*Given exercise 1*
Decide whether each statement agrees with the ZFS write performance post: (a) the five 1TB drives are attached to the Intel ICH10R onboard controller; (b) the machine has 8GB of RAM; (c) loader.conf sets the ARC maximum to 1536M. For each, answer yes or no and quote the words of the post that decide it.
*Given exercise 2*
Pick up the ZFS write performance post after its final line and keep writing it.

*Document excerpt*
--- START ---

View Full Version : ZFS: write performance challenges
Shuffle
May 23rd, 2010, 11:52
I'm a happy FreeBSD user and have decided to dig into ZFS a bit more.
My current setup is as follows;
- Intel E7400 @ 2.8GHz
- MSI P43 mainboard
- 4GB of DDR2 PC6400 ram
- 2x WDC WD1200JD (120GB each, SATA-150) in a simple ZFS storage pool
- 5x WDC WD10EADS (1TB each, SATA-300) in a RAIDZ1 storage pool
the first two are connected to a JMicron onboard SATA controller, the latter 5 to the Intel ICH10R onboard controller.
I'm running FreeBSD 8.0 with ZFS 13.
The last few days I've tried to optimize my ZFS performance as much as I could. loader.conf has been extended with the following ZFS-related settings;
vfs.zfs.prefetch_disable=0
vm.kmem_size="2048M"
vfs.zfs.arc_min="1024M"
vfs.zfs.arc_max="1536M"

--- END ---

*Collected data*
--- START ---

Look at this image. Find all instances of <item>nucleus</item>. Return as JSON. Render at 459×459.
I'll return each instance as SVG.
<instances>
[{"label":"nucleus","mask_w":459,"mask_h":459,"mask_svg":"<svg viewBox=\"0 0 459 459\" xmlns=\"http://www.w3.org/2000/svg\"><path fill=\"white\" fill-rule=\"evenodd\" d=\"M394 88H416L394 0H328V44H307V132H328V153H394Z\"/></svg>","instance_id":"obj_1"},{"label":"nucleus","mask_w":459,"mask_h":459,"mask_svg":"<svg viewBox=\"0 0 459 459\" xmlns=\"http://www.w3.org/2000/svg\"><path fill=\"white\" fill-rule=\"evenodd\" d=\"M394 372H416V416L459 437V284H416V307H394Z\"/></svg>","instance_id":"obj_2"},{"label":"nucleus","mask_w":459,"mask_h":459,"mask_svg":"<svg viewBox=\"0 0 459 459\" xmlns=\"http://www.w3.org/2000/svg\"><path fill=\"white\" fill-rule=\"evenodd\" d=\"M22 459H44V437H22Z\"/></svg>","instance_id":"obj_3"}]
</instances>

--- END ---
--- START ---

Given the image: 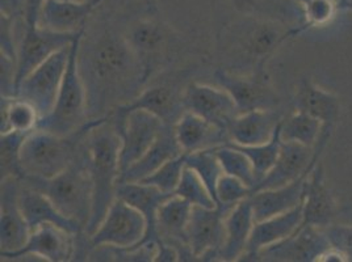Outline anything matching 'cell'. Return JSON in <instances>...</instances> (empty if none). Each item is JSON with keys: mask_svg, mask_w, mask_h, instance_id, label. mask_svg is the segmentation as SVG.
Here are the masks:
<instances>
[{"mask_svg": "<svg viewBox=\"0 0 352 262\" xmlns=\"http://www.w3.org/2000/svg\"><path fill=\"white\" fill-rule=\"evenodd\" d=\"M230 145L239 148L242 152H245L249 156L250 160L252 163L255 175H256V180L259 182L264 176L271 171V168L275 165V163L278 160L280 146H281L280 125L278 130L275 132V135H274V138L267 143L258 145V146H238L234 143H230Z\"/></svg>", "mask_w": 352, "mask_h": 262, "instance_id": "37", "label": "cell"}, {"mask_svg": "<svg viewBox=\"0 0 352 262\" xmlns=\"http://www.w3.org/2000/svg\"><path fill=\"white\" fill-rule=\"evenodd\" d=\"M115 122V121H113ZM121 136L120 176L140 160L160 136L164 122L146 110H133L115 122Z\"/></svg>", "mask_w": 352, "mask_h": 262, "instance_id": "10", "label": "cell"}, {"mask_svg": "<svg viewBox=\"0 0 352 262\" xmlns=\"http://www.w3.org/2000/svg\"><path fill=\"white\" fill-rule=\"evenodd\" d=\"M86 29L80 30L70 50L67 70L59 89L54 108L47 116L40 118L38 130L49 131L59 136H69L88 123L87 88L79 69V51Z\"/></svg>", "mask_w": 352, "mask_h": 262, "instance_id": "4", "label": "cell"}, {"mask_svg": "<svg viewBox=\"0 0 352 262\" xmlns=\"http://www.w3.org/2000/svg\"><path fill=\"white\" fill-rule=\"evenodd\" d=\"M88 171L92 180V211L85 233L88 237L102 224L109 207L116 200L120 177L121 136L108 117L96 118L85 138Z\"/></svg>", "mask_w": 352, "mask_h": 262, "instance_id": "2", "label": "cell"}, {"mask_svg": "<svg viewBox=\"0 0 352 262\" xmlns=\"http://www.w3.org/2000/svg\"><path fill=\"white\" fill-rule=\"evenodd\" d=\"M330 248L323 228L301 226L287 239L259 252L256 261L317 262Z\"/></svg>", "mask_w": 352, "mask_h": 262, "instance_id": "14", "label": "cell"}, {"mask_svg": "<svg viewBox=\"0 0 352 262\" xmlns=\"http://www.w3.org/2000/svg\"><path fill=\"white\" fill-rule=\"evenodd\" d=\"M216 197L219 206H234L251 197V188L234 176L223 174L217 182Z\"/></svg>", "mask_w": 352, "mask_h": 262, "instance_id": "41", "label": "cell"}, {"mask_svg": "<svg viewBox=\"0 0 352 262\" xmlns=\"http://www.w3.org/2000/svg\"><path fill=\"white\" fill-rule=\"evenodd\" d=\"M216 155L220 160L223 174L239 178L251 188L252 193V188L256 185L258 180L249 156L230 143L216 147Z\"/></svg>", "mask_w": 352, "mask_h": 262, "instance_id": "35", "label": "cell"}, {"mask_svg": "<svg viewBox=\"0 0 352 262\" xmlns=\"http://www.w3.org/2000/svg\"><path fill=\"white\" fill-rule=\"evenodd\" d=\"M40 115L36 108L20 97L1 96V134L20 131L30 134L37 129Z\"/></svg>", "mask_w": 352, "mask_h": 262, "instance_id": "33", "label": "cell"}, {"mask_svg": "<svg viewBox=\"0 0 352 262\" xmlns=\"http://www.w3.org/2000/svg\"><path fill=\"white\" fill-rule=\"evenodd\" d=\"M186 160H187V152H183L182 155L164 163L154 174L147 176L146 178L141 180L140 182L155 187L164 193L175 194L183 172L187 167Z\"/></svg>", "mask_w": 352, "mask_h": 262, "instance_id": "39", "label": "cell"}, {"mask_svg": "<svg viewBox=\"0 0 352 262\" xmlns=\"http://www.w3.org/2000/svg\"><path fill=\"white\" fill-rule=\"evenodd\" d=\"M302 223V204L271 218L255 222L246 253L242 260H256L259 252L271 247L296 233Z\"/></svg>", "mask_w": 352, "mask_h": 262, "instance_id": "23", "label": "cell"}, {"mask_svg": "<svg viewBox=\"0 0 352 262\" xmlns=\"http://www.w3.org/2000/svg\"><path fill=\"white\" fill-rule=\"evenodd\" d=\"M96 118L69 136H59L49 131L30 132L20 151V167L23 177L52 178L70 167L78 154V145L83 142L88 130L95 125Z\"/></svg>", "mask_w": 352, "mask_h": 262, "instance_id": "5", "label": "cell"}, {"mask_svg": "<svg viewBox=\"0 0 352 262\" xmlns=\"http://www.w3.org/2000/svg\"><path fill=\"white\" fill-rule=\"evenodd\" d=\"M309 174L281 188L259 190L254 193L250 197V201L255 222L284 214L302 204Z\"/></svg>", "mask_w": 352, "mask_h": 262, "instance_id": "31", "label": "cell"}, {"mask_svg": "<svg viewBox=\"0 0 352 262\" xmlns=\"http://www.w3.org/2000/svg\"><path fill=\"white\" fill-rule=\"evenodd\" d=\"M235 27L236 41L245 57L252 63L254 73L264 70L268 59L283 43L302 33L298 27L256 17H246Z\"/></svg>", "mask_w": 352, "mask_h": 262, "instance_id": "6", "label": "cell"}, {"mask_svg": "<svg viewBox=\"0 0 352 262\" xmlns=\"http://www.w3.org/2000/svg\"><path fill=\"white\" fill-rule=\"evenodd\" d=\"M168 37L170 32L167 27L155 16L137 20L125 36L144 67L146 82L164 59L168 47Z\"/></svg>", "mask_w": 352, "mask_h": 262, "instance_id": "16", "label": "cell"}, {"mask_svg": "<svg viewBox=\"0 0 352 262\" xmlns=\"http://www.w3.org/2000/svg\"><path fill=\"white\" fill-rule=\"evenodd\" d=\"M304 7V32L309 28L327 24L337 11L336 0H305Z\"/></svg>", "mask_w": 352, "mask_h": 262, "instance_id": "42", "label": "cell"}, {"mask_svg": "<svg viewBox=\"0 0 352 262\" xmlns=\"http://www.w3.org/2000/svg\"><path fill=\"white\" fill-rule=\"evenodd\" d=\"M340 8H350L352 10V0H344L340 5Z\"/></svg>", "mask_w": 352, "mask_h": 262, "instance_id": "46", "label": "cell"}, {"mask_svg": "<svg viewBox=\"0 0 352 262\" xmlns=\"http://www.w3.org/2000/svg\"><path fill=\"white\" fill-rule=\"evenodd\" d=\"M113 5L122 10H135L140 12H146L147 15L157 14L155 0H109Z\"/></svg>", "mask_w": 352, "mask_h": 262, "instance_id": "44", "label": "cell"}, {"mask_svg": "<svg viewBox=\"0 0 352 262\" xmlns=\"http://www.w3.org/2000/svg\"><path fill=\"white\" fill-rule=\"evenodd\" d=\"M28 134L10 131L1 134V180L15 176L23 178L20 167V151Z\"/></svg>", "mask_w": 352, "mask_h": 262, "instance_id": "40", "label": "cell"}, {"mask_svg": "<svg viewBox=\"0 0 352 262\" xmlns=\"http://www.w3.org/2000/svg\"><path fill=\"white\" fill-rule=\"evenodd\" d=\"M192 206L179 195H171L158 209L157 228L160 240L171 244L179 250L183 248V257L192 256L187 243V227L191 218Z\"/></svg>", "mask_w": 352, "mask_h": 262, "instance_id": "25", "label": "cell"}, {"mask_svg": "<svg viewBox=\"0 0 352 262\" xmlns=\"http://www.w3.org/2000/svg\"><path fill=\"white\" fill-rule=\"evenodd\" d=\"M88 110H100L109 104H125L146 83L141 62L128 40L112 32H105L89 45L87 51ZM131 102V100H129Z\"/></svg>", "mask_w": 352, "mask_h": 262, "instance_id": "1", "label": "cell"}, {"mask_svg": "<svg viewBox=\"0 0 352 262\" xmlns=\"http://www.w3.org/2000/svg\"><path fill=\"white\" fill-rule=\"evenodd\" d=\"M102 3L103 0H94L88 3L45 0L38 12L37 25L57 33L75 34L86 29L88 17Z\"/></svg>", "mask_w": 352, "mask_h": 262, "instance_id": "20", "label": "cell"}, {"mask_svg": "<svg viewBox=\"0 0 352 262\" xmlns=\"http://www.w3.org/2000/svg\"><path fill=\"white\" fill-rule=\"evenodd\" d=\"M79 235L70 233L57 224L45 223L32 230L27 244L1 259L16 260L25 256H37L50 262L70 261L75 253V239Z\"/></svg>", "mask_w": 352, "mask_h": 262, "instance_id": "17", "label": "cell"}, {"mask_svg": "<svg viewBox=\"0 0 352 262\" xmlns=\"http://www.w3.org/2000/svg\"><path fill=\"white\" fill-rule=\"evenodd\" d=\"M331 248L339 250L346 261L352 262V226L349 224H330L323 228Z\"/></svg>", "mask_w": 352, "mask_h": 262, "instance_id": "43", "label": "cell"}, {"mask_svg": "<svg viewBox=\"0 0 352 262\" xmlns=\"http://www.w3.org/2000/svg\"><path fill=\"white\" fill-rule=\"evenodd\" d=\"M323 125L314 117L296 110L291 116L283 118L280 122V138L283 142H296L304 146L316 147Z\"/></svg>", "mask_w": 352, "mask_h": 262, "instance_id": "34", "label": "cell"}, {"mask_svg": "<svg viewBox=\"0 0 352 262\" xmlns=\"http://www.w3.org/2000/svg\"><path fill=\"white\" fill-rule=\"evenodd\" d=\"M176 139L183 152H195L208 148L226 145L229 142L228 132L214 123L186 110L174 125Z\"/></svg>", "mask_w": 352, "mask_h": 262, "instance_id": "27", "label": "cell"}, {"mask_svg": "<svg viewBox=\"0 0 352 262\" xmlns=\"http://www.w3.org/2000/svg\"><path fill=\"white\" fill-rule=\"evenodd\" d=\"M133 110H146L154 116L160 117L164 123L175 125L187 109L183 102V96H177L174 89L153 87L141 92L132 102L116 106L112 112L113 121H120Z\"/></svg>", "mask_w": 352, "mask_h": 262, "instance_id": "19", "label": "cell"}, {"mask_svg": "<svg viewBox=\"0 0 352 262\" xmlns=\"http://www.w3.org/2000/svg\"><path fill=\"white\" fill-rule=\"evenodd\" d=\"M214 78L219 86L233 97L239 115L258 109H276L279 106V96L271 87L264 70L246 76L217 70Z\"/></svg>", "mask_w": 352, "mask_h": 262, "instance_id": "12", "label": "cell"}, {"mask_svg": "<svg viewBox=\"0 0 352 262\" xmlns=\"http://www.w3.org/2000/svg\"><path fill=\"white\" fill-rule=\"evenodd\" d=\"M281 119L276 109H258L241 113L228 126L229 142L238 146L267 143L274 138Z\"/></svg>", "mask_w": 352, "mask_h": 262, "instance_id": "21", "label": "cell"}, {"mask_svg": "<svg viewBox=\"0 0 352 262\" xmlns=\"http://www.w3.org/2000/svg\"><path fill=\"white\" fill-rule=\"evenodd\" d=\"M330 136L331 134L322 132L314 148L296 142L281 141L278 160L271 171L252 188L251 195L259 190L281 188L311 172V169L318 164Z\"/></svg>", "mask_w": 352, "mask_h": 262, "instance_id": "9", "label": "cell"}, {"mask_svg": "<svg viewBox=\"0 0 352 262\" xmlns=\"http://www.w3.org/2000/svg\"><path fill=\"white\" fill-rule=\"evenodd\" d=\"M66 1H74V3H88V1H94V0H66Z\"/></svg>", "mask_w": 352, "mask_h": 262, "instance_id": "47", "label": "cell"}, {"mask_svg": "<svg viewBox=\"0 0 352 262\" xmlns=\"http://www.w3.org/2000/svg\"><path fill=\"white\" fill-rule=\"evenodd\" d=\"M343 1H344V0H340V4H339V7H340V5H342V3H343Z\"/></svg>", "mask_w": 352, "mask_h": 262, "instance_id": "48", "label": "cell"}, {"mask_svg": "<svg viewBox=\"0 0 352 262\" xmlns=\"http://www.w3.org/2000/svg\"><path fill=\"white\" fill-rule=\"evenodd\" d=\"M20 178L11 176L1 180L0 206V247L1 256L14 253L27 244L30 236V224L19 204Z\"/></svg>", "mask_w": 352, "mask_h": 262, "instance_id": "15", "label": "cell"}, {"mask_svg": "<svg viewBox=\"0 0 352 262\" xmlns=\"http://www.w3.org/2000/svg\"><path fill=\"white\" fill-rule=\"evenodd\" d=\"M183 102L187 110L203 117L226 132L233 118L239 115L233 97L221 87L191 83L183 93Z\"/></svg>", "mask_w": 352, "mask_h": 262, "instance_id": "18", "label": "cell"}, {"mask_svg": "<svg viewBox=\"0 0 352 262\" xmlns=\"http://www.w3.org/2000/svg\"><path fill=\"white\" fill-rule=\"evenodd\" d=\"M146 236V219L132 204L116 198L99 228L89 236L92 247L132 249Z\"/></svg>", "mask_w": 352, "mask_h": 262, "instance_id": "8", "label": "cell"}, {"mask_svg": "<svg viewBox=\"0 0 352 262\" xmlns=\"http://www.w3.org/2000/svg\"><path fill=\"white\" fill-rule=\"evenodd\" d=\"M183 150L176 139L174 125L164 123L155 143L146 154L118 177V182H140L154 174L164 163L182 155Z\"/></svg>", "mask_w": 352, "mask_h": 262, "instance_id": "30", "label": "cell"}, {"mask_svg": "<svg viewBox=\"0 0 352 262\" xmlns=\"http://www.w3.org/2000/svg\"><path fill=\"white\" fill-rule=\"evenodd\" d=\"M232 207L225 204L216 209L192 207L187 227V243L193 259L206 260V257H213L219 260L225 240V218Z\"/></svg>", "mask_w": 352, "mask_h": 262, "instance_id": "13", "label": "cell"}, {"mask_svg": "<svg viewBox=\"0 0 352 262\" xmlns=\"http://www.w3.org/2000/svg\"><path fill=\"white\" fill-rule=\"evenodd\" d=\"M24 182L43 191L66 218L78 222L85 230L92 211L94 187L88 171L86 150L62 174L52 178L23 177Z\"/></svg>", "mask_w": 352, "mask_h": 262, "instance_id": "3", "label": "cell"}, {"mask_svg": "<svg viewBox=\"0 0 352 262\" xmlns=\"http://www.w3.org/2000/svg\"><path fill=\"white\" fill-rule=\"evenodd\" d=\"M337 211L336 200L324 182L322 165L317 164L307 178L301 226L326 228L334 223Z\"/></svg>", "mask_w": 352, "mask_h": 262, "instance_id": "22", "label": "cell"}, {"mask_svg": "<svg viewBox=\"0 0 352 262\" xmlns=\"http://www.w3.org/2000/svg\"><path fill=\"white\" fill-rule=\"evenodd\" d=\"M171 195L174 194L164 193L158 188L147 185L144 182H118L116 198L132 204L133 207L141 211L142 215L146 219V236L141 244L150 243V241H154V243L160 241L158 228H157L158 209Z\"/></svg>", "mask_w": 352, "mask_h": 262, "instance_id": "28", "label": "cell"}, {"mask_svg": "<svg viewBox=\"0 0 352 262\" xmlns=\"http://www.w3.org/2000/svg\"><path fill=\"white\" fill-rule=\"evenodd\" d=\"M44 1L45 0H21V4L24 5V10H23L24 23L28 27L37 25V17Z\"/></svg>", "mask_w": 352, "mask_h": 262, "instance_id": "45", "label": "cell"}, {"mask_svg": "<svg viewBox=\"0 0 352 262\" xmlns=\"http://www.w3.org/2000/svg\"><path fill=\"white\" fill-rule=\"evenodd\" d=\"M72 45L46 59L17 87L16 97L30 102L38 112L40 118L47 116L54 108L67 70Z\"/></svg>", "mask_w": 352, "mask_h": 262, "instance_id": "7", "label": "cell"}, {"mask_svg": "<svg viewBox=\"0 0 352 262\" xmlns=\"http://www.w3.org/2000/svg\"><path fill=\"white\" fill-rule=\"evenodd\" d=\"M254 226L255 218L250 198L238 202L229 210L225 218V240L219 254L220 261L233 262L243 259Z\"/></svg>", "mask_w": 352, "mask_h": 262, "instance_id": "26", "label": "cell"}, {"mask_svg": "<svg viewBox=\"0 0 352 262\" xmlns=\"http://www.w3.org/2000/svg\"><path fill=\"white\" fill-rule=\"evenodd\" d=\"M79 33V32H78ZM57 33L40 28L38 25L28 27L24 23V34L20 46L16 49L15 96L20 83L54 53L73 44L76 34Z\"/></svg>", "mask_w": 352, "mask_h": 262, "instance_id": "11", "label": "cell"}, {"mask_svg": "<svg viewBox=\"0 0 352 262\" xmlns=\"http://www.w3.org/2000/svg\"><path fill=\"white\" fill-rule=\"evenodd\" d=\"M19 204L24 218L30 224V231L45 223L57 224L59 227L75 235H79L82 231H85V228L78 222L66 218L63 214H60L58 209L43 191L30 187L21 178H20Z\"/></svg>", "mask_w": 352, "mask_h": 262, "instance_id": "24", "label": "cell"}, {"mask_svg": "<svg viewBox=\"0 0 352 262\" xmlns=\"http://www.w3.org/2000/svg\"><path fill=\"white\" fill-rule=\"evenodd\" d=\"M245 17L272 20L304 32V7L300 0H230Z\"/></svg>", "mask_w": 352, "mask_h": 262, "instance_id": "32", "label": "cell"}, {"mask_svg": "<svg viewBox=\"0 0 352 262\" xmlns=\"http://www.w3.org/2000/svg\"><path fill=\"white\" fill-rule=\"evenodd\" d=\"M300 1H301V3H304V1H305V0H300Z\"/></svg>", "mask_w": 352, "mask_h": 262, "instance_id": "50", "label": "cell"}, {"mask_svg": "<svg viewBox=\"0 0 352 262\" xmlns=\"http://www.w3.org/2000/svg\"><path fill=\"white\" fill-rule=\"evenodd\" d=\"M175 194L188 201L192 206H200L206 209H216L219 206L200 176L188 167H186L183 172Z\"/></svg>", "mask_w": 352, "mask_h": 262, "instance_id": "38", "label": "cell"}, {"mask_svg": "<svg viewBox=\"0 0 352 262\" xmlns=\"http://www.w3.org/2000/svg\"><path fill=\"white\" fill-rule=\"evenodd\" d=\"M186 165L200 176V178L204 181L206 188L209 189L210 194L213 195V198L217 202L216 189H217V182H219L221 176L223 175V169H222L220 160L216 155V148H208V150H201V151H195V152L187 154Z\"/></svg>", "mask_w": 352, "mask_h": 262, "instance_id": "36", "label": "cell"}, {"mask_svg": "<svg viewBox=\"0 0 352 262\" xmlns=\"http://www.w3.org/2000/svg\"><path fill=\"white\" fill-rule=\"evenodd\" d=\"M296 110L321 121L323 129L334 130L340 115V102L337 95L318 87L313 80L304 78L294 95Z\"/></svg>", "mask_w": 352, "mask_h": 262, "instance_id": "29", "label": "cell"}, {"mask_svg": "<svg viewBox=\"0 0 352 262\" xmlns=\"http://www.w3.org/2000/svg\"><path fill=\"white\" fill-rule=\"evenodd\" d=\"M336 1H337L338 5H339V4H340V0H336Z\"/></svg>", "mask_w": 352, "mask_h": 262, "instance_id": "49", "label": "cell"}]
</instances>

--- END ---

*Answer 1*
(a) Yes: "the latter 5 to the Intel ICH10R onboard controller."
(b) No: "4GB of DDR2 PC6400 ram"
(c) Yes: "vfs.zfs.arc_max="1536M""

*Answer 2*
vfs.zfs.vdev.min_pending=2
vfs.zfs.vdev.max_pending=8
vfs.zfs.txg.timeout=5
Write tests have been performed on both pools by using the following command:
dd if=/dev/random of=./file1 bs=1M count=1024
Read tests have been performed by using the following command:
dd if=./file1 of=/dev/null bs=1M count=1024
After running these commands 5 times on both pools, I got the following (best-case) results:
on zpool "tank" (2x WDC WD1200JD):
Write: 68.050.720 bytes/sec (e.g. 68MB/sec approx)
Read: 4.338.138.680 bytes/sec (e.g. 4.3GB/sec approx)
on zpool "data" (5x WDC WD10EADS):
Write: 67.108.264 bytes/sec (e.g. 67MB/sec approx)
Read: 5.004.572.331 bytes/sec (e.g. 5.0GB/sec approx)
I do understand that reads are heavily impacted by caching and as such create these tremendous results. (initial runs always around 140MB/sec for zpool "tank" and 230MB/sec for zpool "data", so that's fine).
What I don't understand is why the write performance seems "capped" at 67-68MB/sec, regardless of the storage pool. To me, i'd be happy if this would be the performance from a single SATA-300 disk, but in this particular case, I'm not too excited about the results.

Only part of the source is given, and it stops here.